== ФРАГМЕНТ ДОКУМЕНТА

Помпео усмотрел в случившемся прекрасную возможность подпортить конкуренту жизнь. Он как раз направлялся к папе римскому по делам и, добравшись до его святейшества, тут же донес:
— Пресвятой отец! Бенвенуто только что убил синьора Бенедетто Тоббиа, я видел это собственными глазами.
Папа пришел в гнев и приказал присутствовавшему там же наместнику поймать Челлини и тотчас же повесить на том самом месте, где произошло убийство. Однако последнего успели заблаговременно предупредить, и он, позаимствовав у друга коня, бежал в Паломбару, под покровительство одного из своих патронов. Папа Климент послал также камергера, чтобы тот навел справки о синьоре Бенедетто, и тот вскоре вернулся с известием, что застал того за работой у себя в мастерской и что с ним все в порядке. Услышав это, папа повернулся к Помпео со словами:
— Ну и негодяй же вы! Уверяю вас, что вы расшевелили змею, которая еще как ужалит вас — и поделом!
У Челлини дела пошли столь хорошо, что он забыл и о своей ссоре с Бенедетто, и о злой шутке, которую сыграл с ним Помпео. Предоставим далее слово ему самому.
«Однажды, — рассказывает Челлини, — я, как обычно, надел кольчугу, вооружился шпагой и кинжалом и отправился туда, где мы с друзьями собрались встретиться и повеселиться. Пока все подтягивались, откуда ни возьмись, появился Помпео, а с ним еще с десяток человек, все они были хорошо вооружены. Поравнявшись с нами, Помпео внезапно остановился, как будто хотел меня о чем-то спросить. Друзья стали делать мне знаки, чтобы я смотрел в оба. Я на секунду задумался и решил, что если я обнажу шпагу, то в результате могут пострадать многие из тех, кто мне дорог и кто не имеет никакого отношения к нашей ссоре, поэтому лучше взять весь риск на себя. Глядя на нас, Помпео стоял так долго, что можно было два раза прочесть «Аве Мария», затем презрительно засмеялся, развернулся на пятках, сказал что-то своим спутникам, и все вместе ушли, смеясь. Мои друзья хотели было вмешаться, но я сказал им, что раз уж я нашел себе неприятности, то я мужчина и справлюсь с ними сам, и настоял, чтобы друзья против воли разошлись по домам. Однако один из них, мой лучший друг Альбертачио дель Бене, замечательный молодой человек, наотрез отказывался уходить, упрашивая разрешить ему отправиться вместе со мной. Я ответил:
— Дорогой мой Альбертачио! Возможно, мне уже скоро понадобится твоя помощь, но в этот раз я умоляю тебя оставить меня, как все остальные, потому что мне надо торопиться.

====

▶ _ЗАДАНИЯ_
a) Ответьте на вопросы по рассказу о Челлини:
(i) Куда бежал Челлини, позаимствовав у друга коня?
(ii) С каким известием вернулся камергер, посланный папой Климентом?
(iii) Как зовут лучшего друга Челлини, который отказывался уходить?
b) Напишите продолжение рассказа о Челлини, начиная сразу после последней реплики.
Приведённый далее материал никак не связан с рассказом о Челлини.

== СОХРАНЁННЫЕ ДАННЫЕ

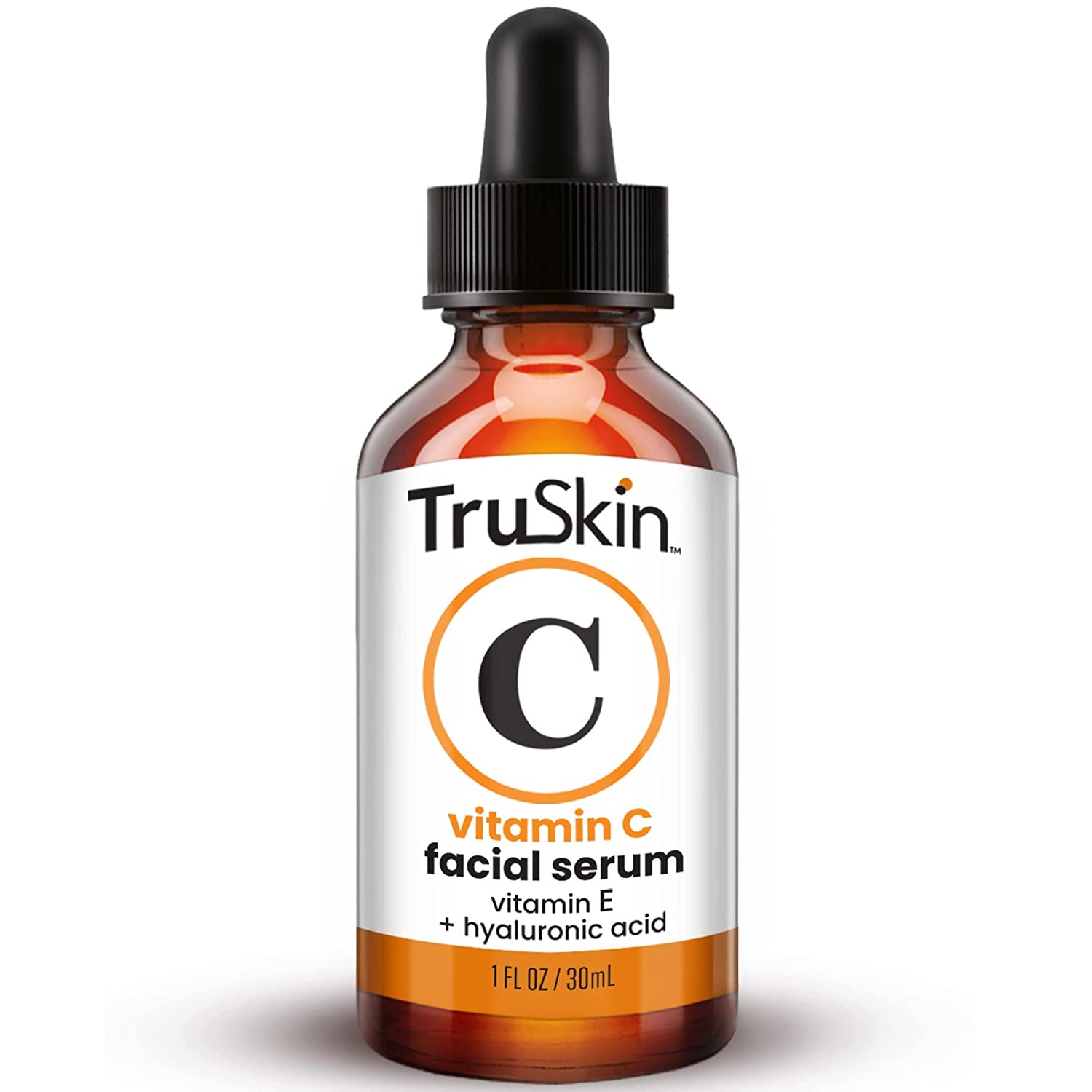 Mentor deadline verden The TruSkin Vitamin C Serum With More Than 91,000 Perfect Amazon Ratings Is  50% Off Today Only | Entertainment Tonight
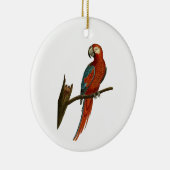 Parish Keramisch Ornament (Rechts)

====

▶ _ОТВЕТЫ К ЗАДАНИЯМ_
a)
(i) В Паломбару, под покровительство одного из своих патронов.
(ii) Он застал синьора Бенедетто за работой у себя в мастерской, и с тем всё было в порядке.
(iii) Альбертачио дель Бене.

b)
Помпео со своими спутниками тем временем уже ушли, я отправился в погоню и обнаружил, что он зашел в магазин какого-то аптекаря, где, завершив свои дела, о чем-то активно рассказывал, а судя по лицам слушавших, было ясно, что хвастался он тем, какую обиду только что мне нанес. Вооруженные друзья его тем временем разошлись, и подойти к нему стало проще. Я вынул свой маленький острый кинжал, набросился на него и ударил в грудь, а затем — в лицо, ибо я не хотел его убивать, а лишь изуродовать. Но от страха хвастун отвернулся, удар пришелся ему под ухо и свалил его замертво к моим ногам. Я перебросил кинжал в левую руку, а правой выхватил рапиру, приготовившись защищать свою жизнь; но ни один из храбрецов Помпео не удостоил меня своим вниманием — все они бросились к упавшему. Так что я тихо ускользнул и, встретив своего друга золотых дел мастера Пилого, все ему рассказал. Он ответил мне:
— В жизни не бывает ничего непоправимого. Придумаем, как тебе помочь.
И мы пошли к дому Альбертачио, который радушно меня принял, а вскоре туда же кардинал Корнаро прислал на мою охрану отряд в тридцать человек, вооруженных алебардами, пиками и аркебузами, — они проводили меня во дворец своего хозяина. Когда о случившемся доложили папе Клименту, он заметил:
— О смерти Помпео мне ничего не известно; зато мне известно, что у Бенвенуто были веские причины ударить его, — и с этими словами собственноручно подписал мне охранную грамоту.
Присутствовавший при этом миланец мессир Амброжьо, покровительствовавший в последнее время Помпео и близкий к папе человек, выразил мнение о неуместности проявления милосердия в данном случае, но его святейшество ответил:
— Вы не знаете сути дела, а я — знаю, и не знаете вы и о том, какие провокации пришлось пережить Бенвенуто. К тому же, по моему мнению, столь выдающийся уникальный художник, как он, должен находиться выше любых законов».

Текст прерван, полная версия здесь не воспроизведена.